(WHAT THE EXERCISE ASKS) Every line of the data below is to be duplicated exactly, pictures excepted.

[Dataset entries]
= = =

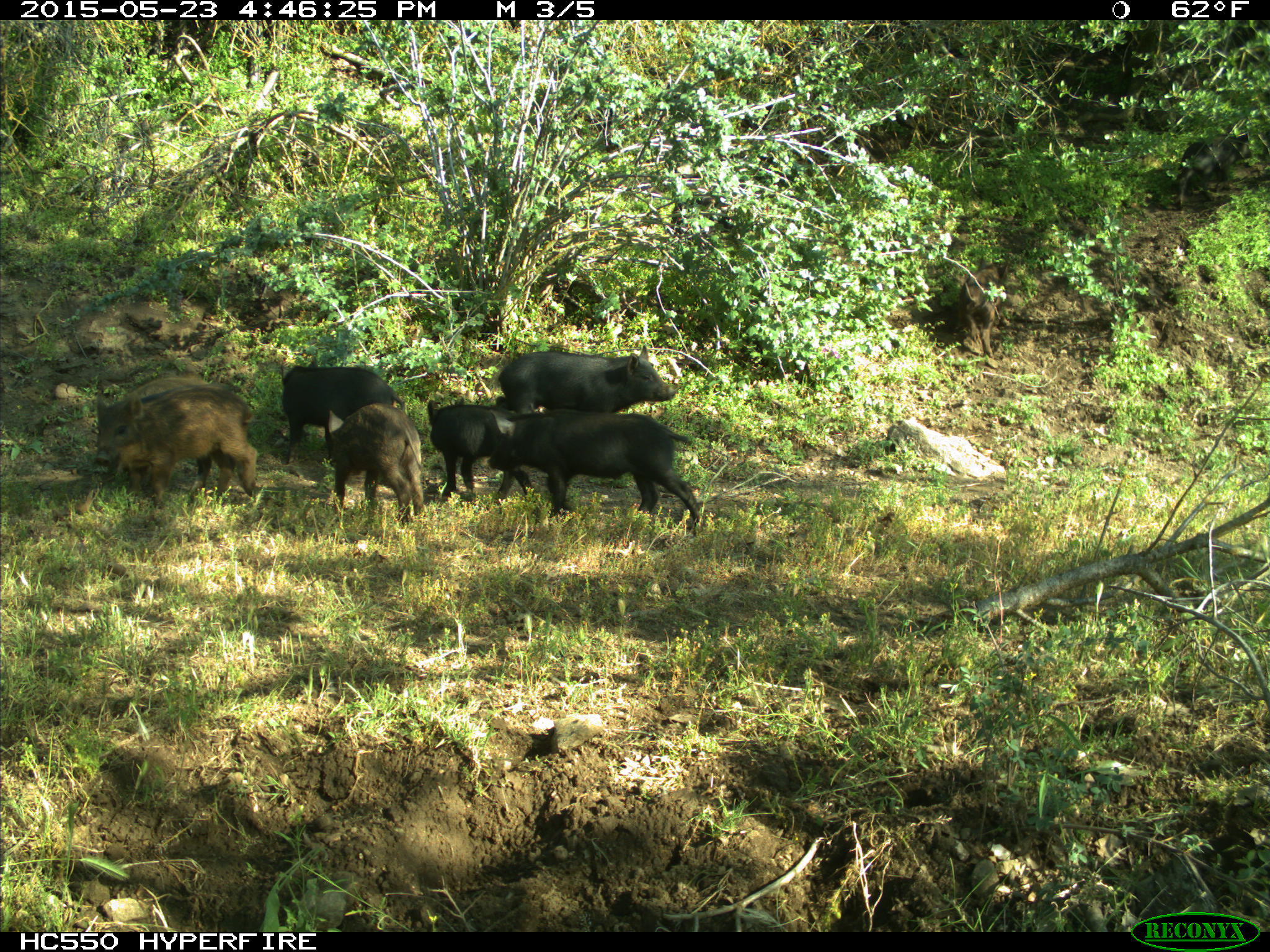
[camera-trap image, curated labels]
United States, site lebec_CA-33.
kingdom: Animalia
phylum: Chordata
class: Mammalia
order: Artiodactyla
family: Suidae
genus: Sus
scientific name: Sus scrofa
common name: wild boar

= = =

(RESPONSE TO THIS TASK)
[camera-trap image, curated labels]
United States, site lebec_CA-33.
kingdom: Animalia
phylum: Chordata
class: Mammalia
order: Artiodactyla
family: Suidae
genus: Sus
scientific name: Sus scrofa
common name: wild boar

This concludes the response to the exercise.